━━━ DATA ━━━
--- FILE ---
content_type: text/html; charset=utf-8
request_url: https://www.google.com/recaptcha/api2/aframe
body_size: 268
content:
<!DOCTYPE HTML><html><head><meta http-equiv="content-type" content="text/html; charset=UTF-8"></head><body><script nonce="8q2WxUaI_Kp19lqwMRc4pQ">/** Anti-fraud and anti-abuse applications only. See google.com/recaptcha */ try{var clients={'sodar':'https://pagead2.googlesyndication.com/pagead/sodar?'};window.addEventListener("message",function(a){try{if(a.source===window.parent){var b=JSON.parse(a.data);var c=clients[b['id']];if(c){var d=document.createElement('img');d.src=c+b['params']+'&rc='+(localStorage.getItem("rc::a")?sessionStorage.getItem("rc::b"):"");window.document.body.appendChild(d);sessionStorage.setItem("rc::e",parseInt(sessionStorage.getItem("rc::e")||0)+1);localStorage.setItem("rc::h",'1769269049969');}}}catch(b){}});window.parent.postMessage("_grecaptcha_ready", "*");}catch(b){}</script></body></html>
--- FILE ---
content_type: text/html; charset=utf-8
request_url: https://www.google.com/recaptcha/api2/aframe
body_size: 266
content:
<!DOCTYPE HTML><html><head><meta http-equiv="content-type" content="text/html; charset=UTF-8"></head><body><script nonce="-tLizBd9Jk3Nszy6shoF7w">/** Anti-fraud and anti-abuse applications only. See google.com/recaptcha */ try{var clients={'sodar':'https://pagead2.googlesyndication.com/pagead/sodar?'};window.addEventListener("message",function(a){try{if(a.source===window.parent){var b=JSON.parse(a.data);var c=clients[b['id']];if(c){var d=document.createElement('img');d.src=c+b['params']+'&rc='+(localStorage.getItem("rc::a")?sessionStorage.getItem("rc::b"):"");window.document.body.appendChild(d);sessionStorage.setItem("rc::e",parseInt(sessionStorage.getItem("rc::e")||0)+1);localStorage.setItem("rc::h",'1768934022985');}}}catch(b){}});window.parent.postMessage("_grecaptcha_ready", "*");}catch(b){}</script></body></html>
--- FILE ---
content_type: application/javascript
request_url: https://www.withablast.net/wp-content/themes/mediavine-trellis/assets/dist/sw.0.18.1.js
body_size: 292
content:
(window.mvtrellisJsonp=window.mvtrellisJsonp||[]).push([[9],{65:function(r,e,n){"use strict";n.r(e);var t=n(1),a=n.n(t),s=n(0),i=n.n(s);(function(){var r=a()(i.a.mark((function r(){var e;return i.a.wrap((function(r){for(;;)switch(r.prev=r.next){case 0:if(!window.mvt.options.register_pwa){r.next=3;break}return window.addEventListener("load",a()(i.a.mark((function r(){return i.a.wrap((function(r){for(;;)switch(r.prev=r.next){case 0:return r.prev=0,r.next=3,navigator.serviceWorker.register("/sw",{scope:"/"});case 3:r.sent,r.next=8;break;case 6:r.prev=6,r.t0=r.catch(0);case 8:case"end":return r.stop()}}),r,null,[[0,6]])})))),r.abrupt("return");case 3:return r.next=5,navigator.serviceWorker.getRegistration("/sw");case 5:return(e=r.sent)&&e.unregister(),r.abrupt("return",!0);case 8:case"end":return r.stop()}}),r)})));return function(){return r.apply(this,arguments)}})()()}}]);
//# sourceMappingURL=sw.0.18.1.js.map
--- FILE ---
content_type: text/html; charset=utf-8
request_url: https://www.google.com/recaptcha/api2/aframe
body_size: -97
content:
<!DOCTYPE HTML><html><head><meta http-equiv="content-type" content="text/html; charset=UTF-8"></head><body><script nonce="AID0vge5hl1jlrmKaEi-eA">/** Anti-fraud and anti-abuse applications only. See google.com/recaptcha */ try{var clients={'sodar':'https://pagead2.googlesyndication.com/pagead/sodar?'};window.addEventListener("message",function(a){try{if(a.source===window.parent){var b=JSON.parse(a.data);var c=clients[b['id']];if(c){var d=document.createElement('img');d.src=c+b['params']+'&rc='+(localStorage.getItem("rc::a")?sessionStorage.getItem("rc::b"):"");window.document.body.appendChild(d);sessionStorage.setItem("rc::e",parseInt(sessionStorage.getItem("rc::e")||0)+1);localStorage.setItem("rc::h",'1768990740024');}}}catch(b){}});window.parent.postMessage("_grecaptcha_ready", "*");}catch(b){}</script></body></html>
━━━
GOAL OF THE EXERCISE. A word-for-word copy of the listing is the expected answer.

EXPECTED ANSWER.
--- FILE ---
content_type: text/html; charset=utf-8
request_url: https://www.google.com/recaptcha/api2/aframe
body_size: 268
content:
<!DOCTYPE HTML><html><head><meta http-equiv="content-type" content="text/html; charset=UTF-8"></head><body><script nonce="8q2WxUaI_Kp19lqwMRc4pQ">/** Anti-fraud and anti-abuse applications only. See google.com/recaptcha */ try{var clients={'sodar':'https://pagead2.googlesyndication.com/pagead/sodar?'};window.addEventListener("message",function(a){try{if(a.source===window.parent){var b=JSON.parse(a.data);var c=clients[b['id']];if(c){var d=document.createElement('img');d.src=c+b['params']+'&rc='+(localStorage.getItem("rc::a")?sessionStorage.getItem("rc::b"):"");window.document.body.appendChild(d);sessionStorage.setItem("rc::e",parseInt(sessionStorage.getItem("rc::e")||0)+1);localStorage.setItem("rc::h",'1769269049969');}}}catch(b){}});window.parent.postMessage("_grecaptcha_ready", "*");}catch(b){}</script></body></html>
--- FILE ---
content_type: text/html; charset=utf-8
request_url: https://www.google.com/recaptcha/api2/aframe
body_size: 266
content:
<!DOCTYPE HTML><html><head><meta http-equiv="content-type" content="text/html; charset=UTF-8"></head><body><script nonce="-tLizBd9Jk3Nszy6shoF7w">/** Anti-fraud and anti-abuse applications only. See google.com/recaptcha */ try{var clients={'sodar':'https://pagead2.googlesyndication.com/pagead/sodar?'};window.addEventListener("message",function(a){try{if(a.source===window.parent){var b=JSON.parse(a.data);var c=clients[b['id']];if(c){var d=document.createElement('img');d.src=c+b['params']+'&rc='+(localStorage.getItem("rc::a")?sessionStorage.getItem("rc::b"):"");window.document.body.appendChild(d);sessionStorage.setItem("rc::e",parseInt(sessionStorage.getItem("rc::e")||0)+1);localStorage.setItem("rc::h",'1768934022985');}}}catch(b){}});window.parent.postMessage("_grecaptcha_ready", "*");}catch(b){}</script></body></html>
--- FILE ---
content_type: application/javascript
request_url: https://www.withablast.net/wp-content/themes/mediavine-trellis/assets/dist/sw.0.18.1.js
body_size: 292
content:
(window.mvtrellisJsonp=window.mvtrellisJsonp||[]).push([[9],{65:function(r,e,n){"use strict";n.r(e);var t=n(1),a=n.n(t),s=n(0),i=n.n(s);(function(){var r=a()(i.a.mark((function r(){var e;return i.a.wrap((function(r){for(;;)switch(r.prev=r.next){case 0:if(!window.mvt.options.register_pwa){r.next=3;break}return window.addEventListener("load",a()(i.a.mark((function r(){return i.a.wrap((function(r){for(;;)switch(r.prev=r.next){case 0:return r.prev=0,r.next=3,navigator.serviceWorker.register("/sw",{scope:"/"});case 3:r.sent,r.next=8;break;case 6:r.prev=6,r.t0=r.catch(0);case 8:case"end":return r.stop()}}),r,null,[[0,6]])})))),r.abrupt("return");case 3:return r.next=5,navigator.serviceWorker.getRegistration("/sw");case 5:return(e=r.sent)&&e.unregister(),r.abrupt("return",!0);case 8:case"end":return r.stop()}}),r)})));return function(){return r.apply(this,arguments)}})()()}}]);
//# sourceMappingURL=sw.0.18.1.js.map
--- FILE ---
content_type: text/html; charset=utf-8
request_url: https://www.google.com/recaptcha/api2/aframe
body_size: -97
content:
<!DOCTYPE HTML><html><head><meta http-equiv="content-type" content="text/html; charset=UTF-8"></head><body><script nonce="AID0vge5hl1jlrmKaEi-eA">/** Anti-fraud and anti-abuse applications only. See google.com/recaptcha */ try{var clients={'sodar':'https://pagead2.googlesyndication.com/pagead/sodar?'};window.addEventListener("message",function(a){try{if(a.source===window.parent){var b=JSON.parse(a.data);var c=clients[b['id']];if(c){var d=document.createElement('img');d.src=c+b['params']+'&rc='+(localStorage.getItem("rc::a")?sessionStorage.getItem("rc::b"):"");window.document.body.appendChild(d);sessionStorage.setItem("rc::e",parseInt(sessionStorage.getItem("rc::e")||0)+1);localStorage.setItem("rc::h",'1768990740024');}}}catch(b){}});window.parent.postMessage("_grecaptcha_ready", "*");}catch(b){}</script></body></html>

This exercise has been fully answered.